When parents separate, it can be an upsetting, stressful time for everyone involved. When there are children of the relationship to consider, separated parents can have different views on what is best for the children going forward.
Often, parents can successfully co-parent and come to an amicable agreement about childcare arrangements and other matters concerning the welfare of their children. However, in some cases, differences and tensions can escalate to a point where an impasse is reached, and parents are unable to agree on matters such as where the children will live or when the non-resident parent will have contact.
In these cases, parties will often consult solicitors to negotiate child contact arrangements on their behalf, attend mediation, or, in a minority of cases the court will require to adjudicate on the matter.
What are your rights and responsibilities as a parent?

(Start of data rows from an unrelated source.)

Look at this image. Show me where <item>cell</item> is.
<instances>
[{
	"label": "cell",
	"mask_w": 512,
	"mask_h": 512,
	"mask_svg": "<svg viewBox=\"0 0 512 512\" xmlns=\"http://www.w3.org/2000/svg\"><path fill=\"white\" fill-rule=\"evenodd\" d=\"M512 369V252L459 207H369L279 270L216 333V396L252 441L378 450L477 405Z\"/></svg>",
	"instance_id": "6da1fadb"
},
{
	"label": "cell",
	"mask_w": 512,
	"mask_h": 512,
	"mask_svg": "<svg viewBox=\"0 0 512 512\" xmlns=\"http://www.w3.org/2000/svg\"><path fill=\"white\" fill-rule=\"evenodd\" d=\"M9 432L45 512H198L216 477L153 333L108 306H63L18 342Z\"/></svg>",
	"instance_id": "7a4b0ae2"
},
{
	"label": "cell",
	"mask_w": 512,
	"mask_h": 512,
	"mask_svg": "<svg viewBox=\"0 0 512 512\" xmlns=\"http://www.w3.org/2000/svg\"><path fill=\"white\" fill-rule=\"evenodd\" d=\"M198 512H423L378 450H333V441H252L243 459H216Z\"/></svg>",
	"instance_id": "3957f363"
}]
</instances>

A person who has full parental rights and responsibilities (PRRs) (a mother automatically obtains PRRs at birth, as does a father if he is married to the mother or the child was born after May 2006 and the father is named on the birth certificate) has, in relation to contact:
- the responsibility, if the child is not living with them, to maintain personal relations and direct contact with the child on a regular basis; and
- the right, if the child is not living with them, to maintain personal relationship and direct contact with the child on a regular basis.
It is an often overlooked point that parents have rights only to enable them to fulfil their parental responsibilities. The legislation is framed in such a way as to make clear that parents do not have “rights” in relation to their children in the conventional sense of the word. The responsibility to maintain personal relations with your child must operate in the child’s best interests. Many disputes between parents stem from different views about what type of arrangement is in their child’s interests.

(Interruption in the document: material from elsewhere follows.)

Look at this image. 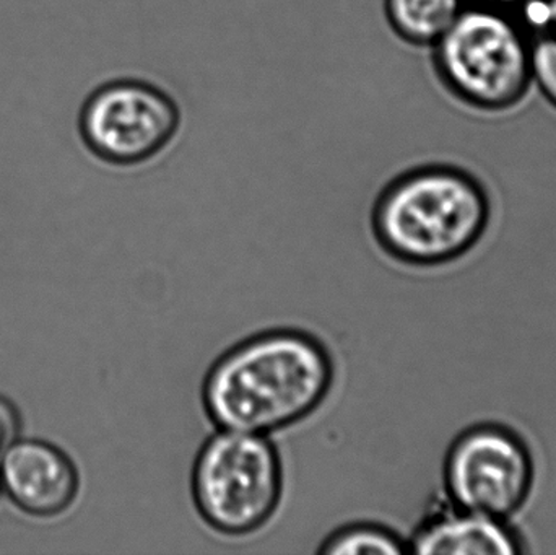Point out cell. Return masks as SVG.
Segmentation results:
<instances>
[{"mask_svg": "<svg viewBox=\"0 0 556 555\" xmlns=\"http://www.w3.org/2000/svg\"><path fill=\"white\" fill-rule=\"evenodd\" d=\"M192 499L202 520L225 537L263 530L280 507L283 466L269 436L218 430L192 468Z\"/></svg>", "mask_w": 556, "mask_h": 555, "instance_id": "277c9868", "label": "cell"}, {"mask_svg": "<svg viewBox=\"0 0 556 555\" xmlns=\"http://www.w3.org/2000/svg\"><path fill=\"white\" fill-rule=\"evenodd\" d=\"M317 553L324 555H397L408 553V543L395 531L376 524H353L327 537Z\"/></svg>", "mask_w": 556, "mask_h": 555, "instance_id": "30bf717a", "label": "cell"}, {"mask_svg": "<svg viewBox=\"0 0 556 555\" xmlns=\"http://www.w3.org/2000/svg\"><path fill=\"white\" fill-rule=\"evenodd\" d=\"M532 41L534 31L518 13L466 3L431 48L433 67L460 103L503 113L531 90Z\"/></svg>", "mask_w": 556, "mask_h": 555, "instance_id": "3957f363", "label": "cell"}, {"mask_svg": "<svg viewBox=\"0 0 556 555\" xmlns=\"http://www.w3.org/2000/svg\"><path fill=\"white\" fill-rule=\"evenodd\" d=\"M0 491L22 514L54 518L77 501L80 475L71 456L59 446L20 437L3 459Z\"/></svg>", "mask_w": 556, "mask_h": 555, "instance_id": "52a82bcc", "label": "cell"}, {"mask_svg": "<svg viewBox=\"0 0 556 555\" xmlns=\"http://www.w3.org/2000/svg\"><path fill=\"white\" fill-rule=\"evenodd\" d=\"M408 553L444 555H519L528 541L515 521L457 507L444 499L407 540Z\"/></svg>", "mask_w": 556, "mask_h": 555, "instance_id": "ba28073f", "label": "cell"}, {"mask_svg": "<svg viewBox=\"0 0 556 555\" xmlns=\"http://www.w3.org/2000/svg\"><path fill=\"white\" fill-rule=\"evenodd\" d=\"M181 129L172 94L140 78H111L81 104L78 130L88 152L111 166L142 165L165 152Z\"/></svg>", "mask_w": 556, "mask_h": 555, "instance_id": "8992f818", "label": "cell"}, {"mask_svg": "<svg viewBox=\"0 0 556 555\" xmlns=\"http://www.w3.org/2000/svg\"><path fill=\"white\" fill-rule=\"evenodd\" d=\"M492 199L483 182L454 165L415 166L376 199L372 234L395 261L440 267L472 253L489 231Z\"/></svg>", "mask_w": 556, "mask_h": 555, "instance_id": "7a4b0ae2", "label": "cell"}, {"mask_svg": "<svg viewBox=\"0 0 556 555\" xmlns=\"http://www.w3.org/2000/svg\"><path fill=\"white\" fill-rule=\"evenodd\" d=\"M535 10L538 13V26L535 31H551L556 35V0H538L528 12Z\"/></svg>", "mask_w": 556, "mask_h": 555, "instance_id": "4fadbf2b", "label": "cell"}, {"mask_svg": "<svg viewBox=\"0 0 556 555\" xmlns=\"http://www.w3.org/2000/svg\"><path fill=\"white\" fill-rule=\"evenodd\" d=\"M464 7L466 0H384L392 31L415 48H433Z\"/></svg>", "mask_w": 556, "mask_h": 555, "instance_id": "9c48e42d", "label": "cell"}, {"mask_svg": "<svg viewBox=\"0 0 556 555\" xmlns=\"http://www.w3.org/2000/svg\"><path fill=\"white\" fill-rule=\"evenodd\" d=\"M532 85L556 110V35L554 33H534Z\"/></svg>", "mask_w": 556, "mask_h": 555, "instance_id": "8fae6325", "label": "cell"}, {"mask_svg": "<svg viewBox=\"0 0 556 555\" xmlns=\"http://www.w3.org/2000/svg\"><path fill=\"white\" fill-rule=\"evenodd\" d=\"M333 378L332 355L319 339L276 329L240 342L212 365L202 404L218 430L270 436L316 413Z\"/></svg>", "mask_w": 556, "mask_h": 555, "instance_id": "6da1fadb", "label": "cell"}, {"mask_svg": "<svg viewBox=\"0 0 556 555\" xmlns=\"http://www.w3.org/2000/svg\"><path fill=\"white\" fill-rule=\"evenodd\" d=\"M20 430H22V420H20L18 409L13 406L12 401L0 396V469L7 453L20 439ZM0 497H2V491H0Z\"/></svg>", "mask_w": 556, "mask_h": 555, "instance_id": "7c38bea8", "label": "cell"}, {"mask_svg": "<svg viewBox=\"0 0 556 555\" xmlns=\"http://www.w3.org/2000/svg\"><path fill=\"white\" fill-rule=\"evenodd\" d=\"M538 0H466V3L473 5L493 7V9L508 10V12L518 13L528 12Z\"/></svg>", "mask_w": 556, "mask_h": 555, "instance_id": "5bb4252c", "label": "cell"}, {"mask_svg": "<svg viewBox=\"0 0 556 555\" xmlns=\"http://www.w3.org/2000/svg\"><path fill=\"white\" fill-rule=\"evenodd\" d=\"M538 479L534 453L500 424L469 427L454 439L443 466L444 499L457 507L515 521Z\"/></svg>", "mask_w": 556, "mask_h": 555, "instance_id": "5b68a950", "label": "cell"}]
</instances>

Court should be the action of last resort. However, if you are unable to agree matters directly with your ex-spouse or –partner, and mediation and/or negotiation through solicitors has proved fruitless, it may be necessary to apply to court for a contact order.

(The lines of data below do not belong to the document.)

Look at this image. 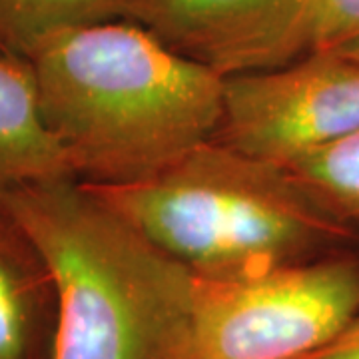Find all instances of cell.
I'll list each match as a JSON object with an SVG mask.
<instances>
[{
	"instance_id": "cell-10",
	"label": "cell",
	"mask_w": 359,
	"mask_h": 359,
	"mask_svg": "<svg viewBox=\"0 0 359 359\" xmlns=\"http://www.w3.org/2000/svg\"><path fill=\"white\" fill-rule=\"evenodd\" d=\"M283 170L323 212L358 233L359 132L302 156Z\"/></svg>"
},
{
	"instance_id": "cell-9",
	"label": "cell",
	"mask_w": 359,
	"mask_h": 359,
	"mask_svg": "<svg viewBox=\"0 0 359 359\" xmlns=\"http://www.w3.org/2000/svg\"><path fill=\"white\" fill-rule=\"evenodd\" d=\"M132 0H0V54L30 60L56 36L128 20Z\"/></svg>"
},
{
	"instance_id": "cell-12",
	"label": "cell",
	"mask_w": 359,
	"mask_h": 359,
	"mask_svg": "<svg viewBox=\"0 0 359 359\" xmlns=\"http://www.w3.org/2000/svg\"><path fill=\"white\" fill-rule=\"evenodd\" d=\"M308 359H359V316L334 344Z\"/></svg>"
},
{
	"instance_id": "cell-2",
	"label": "cell",
	"mask_w": 359,
	"mask_h": 359,
	"mask_svg": "<svg viewBox=\"0 0 359 359\" xmlns=\"http://www.w3.org/2000/svg\"><path fill=\"white\" fill-rule=\"evenodd\" d=\"M56 292L52 359H196L198 278L78 178L0 192Z\"/></svg>"
},
{
	"instance_id": "cell-11",
	"label": "cell",
	"mask_w": 359,
	"mask_h": 359,
	"mask_svg": "<svg viewBox=\"0 0 359 359\" xmlns=\"http://www.w3.org/2000/svg\"><path fill=\"white\" fill-rule=\"evenodd\" d=\"M308 52L334 54L359 62V0H309Z\"/></svg>"
},
{
	"instance_id": "cell-3",
	"label": "cell",
	"mask_w": 359,
	"mask_h": 359,
	"mask_svg": "<svg viewBox=\"0 0 359 359\" xmlns=\"http://www.w3.org/2000/svg\"><path fill=\"white\" fill-rule=\"evenodd\" d=\"M88 186L202 280L254 276L341 252L358 238L282 166L216 138L152 178Z\"/></svg>"
},
{
	"instance_id": "cell-1",
	"label": "cell",
	"mask_w": 359,
	"mask_h": 359,
	"mask_svg": "<svg viewBox=\"0 0 359 359\" xmlns=\"http://www.w3.org/2000/svg\"><path fill=\"white\" fill-rule=\"evenodd\" d=\"M30 65L44 120L88 184L152 178L214 140L222 124L226 76L132 20L65 32Z\"/></svg>"
},
{
	"instance_id": "cell-5",
	"label": "cell",
	"mask_w": 359,
	"mask_h": 359,
	"mask_svg": "<svg viewBox=\"0 0 359 359\" xmlns=\"http://www.w3.org/2000/svg\"><path fill=\"white\" fill-rule=\"evenodd\" d=\"M359 132V62L308 52L290 65L224 78L216 140L276 166Z\"/></svg>"
},
{
	"instance_id": "cell-7",
	"label": "cell",
	"mask_w": 359,
	"mask_h": 359,
	"mask_svg": "<svg viewBox=\"0 0 359 359\" xmlns=\"http://www.w3.org/2000/svg\"><path fill=\"white\" fill-rule=\"evenodd\" d=\"M56 292L44 259L0 210V359H52Z\"/></svg>"
},
{
	"instance_id": "cell-8",
	"label": "cell",
	"mask_w": 359,
	"mask_h": 359,
	"mask_svg": "<svg viewBox=\"0 0 359 359\" xmlns=\"http://www.w3.org/2000/svg\"><path fill=\"white\" fill-rule=\"evenodd\" d=\"M76 178L48 128L30 60L0 54V192Z\"/></svg>"
},
{
	"instance_id": "cell-4",
	"label": "cell",
	"mask_w": 359,
	"mask_h": 359,
	"mask_svg": "<svg viewBox=\"0 0 359 359\" xmlns=\"http://www.w3.org/2000/svg\"><path fill=\"white\" fill-rule=\"evenodd\" d=\"M358 316L359 257L344 250L245 278H198L196 359H308Z\"/></svg>"
},
{
	"instance_id": "cell-6",
	"label": "cell",
	"mask_w": 359,
	"mask_h": 359,
	"mask_svg": "<svg viewBox=\"0 0 359 359\" xmlns=\"http://www.w3.org/2000/svg\"><path fill=\"white\" fill-rule=\"evenodd\" d=\"M309 0H132L128 20L222 76L306 54Z\"/></svg>"
}]
</instances>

A contact order will set out the arrangements for your contact with your child, which can include direct (physical, face to face contact) and indirect (telephone, Facetime, Skype) contact, and can fall anywhere in the spectrum between supervised contact, through regular non-residential or residential contact, to authorising holidays abroad.
What happens at court?
If matters proceed to court, the court’s paramount concern is the child’s welfare and what is in their best interests. Before granting contact, the court must be satisfied that it is better for the child that the order is made than that none be made at all.
In a contact action, there will be at least one Child Welfare Hearing and in the usual course of events, a series of Child Welfare Hearings at which the Sheriff will hear the parties and their respective solicitors on their positions in relation to the contact sought, and why is it or is not in the child’s best interests.
The child’s own views may also be taken in account where appropriate. This may be by the Sheriff speaking to the child in their private Chambers, by the child expressing their views in writing, or by the Sheriff appointing a Child Welfare Reporter to meet with the child to obtain their views and report back to the court. Depending on the child’s age and maturity, their views could be a vital factor in the outcome of the action. A child of 12 years or over is presumed to be of sufficient age and maturity to express their view and the court is likely to give significant weight to that.
A final word
Separated parents ought to try to keep in mind that, despite their own relationship coming to an end, they will remain the parents of their child for the rest of their lives and often have a long road to go until that child has grown into adulthood.
The effects of an acrimonious separation on a child can be significant and long-lasting, and a contentious court action in respect of contact is likely to add to that negative impact. While it can be difficult to remain on amicable terms with an ex-partner, research shows that the impact of separation on children and indeed parents can be minimised if parents can continue to work together to co-parent as harmoniously as possible.
It is important to find a solicitor who understands how difficult emotions can impact on the separation process, and who is able to discuss additional sources of support and resources which can help parents stay on track.